* **Challenge**: Please report how many of the lines below contain the string "distance", where case counts, and give only that number.

┌────────

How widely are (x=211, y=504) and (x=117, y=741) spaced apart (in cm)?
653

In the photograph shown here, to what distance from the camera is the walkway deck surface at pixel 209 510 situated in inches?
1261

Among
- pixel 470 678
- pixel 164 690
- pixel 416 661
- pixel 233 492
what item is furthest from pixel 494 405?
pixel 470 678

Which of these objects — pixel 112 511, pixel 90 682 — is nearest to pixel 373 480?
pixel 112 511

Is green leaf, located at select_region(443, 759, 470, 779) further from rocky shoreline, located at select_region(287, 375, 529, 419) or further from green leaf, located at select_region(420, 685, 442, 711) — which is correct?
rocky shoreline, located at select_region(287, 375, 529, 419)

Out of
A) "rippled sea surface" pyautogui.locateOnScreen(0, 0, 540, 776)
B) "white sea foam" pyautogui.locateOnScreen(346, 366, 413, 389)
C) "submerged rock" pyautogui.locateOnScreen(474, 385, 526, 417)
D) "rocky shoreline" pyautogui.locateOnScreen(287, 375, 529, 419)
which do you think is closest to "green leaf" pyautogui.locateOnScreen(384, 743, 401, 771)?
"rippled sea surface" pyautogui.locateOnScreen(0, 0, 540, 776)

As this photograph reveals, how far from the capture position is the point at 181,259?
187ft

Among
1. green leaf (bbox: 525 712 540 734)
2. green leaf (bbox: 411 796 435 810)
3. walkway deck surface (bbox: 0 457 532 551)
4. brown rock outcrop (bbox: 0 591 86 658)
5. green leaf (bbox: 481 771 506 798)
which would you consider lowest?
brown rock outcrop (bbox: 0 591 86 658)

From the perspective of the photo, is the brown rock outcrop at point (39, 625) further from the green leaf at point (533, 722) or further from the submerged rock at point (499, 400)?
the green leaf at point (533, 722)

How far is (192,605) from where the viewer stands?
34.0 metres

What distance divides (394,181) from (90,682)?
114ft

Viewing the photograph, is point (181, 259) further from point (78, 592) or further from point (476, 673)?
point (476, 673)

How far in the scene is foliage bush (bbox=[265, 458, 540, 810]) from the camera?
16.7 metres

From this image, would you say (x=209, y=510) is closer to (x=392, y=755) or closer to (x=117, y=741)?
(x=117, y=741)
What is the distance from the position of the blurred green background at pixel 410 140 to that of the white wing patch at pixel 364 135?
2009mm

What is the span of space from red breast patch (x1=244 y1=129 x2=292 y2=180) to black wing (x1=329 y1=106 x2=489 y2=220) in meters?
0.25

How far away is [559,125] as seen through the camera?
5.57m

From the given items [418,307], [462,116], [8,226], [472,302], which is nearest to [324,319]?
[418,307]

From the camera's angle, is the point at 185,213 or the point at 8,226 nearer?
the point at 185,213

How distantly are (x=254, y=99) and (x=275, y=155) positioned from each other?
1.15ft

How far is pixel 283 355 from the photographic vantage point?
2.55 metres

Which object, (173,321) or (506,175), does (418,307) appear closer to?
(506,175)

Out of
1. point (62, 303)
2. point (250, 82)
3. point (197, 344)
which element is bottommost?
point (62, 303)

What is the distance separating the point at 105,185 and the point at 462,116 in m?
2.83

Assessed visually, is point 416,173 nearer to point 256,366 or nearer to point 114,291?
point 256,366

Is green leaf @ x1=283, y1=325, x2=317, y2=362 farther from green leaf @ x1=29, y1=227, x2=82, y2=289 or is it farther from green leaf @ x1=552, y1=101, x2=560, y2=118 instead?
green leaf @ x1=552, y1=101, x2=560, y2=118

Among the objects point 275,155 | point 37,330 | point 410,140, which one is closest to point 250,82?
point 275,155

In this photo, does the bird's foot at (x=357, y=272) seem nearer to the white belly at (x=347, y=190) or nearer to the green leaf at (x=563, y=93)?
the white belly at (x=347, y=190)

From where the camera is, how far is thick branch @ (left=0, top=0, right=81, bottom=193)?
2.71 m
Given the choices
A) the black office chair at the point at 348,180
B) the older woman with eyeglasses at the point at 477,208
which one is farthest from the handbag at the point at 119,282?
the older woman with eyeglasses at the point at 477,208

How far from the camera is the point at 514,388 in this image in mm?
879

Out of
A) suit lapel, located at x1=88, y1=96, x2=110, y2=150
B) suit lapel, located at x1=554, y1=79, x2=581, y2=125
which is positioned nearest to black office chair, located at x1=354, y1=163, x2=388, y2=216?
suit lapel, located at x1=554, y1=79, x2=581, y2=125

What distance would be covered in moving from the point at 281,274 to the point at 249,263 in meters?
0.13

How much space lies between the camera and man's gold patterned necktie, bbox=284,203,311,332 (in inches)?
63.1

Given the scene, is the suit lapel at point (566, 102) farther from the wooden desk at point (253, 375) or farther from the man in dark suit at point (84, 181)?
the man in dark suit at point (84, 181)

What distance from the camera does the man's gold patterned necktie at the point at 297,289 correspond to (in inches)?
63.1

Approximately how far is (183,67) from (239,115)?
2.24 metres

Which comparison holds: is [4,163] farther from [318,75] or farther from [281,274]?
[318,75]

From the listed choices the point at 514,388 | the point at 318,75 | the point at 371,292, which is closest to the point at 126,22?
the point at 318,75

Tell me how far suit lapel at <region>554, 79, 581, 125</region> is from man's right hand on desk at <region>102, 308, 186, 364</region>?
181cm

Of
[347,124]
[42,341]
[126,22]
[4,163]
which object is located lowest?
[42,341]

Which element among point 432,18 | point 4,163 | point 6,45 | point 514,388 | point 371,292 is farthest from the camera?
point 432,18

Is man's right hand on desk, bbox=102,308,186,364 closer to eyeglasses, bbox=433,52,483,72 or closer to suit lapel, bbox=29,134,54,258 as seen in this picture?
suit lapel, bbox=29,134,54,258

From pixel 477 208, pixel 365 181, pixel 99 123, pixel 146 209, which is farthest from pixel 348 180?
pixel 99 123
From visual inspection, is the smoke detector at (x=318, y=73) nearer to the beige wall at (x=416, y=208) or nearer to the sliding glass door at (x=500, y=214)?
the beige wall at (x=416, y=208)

└────────

* **The output**: 6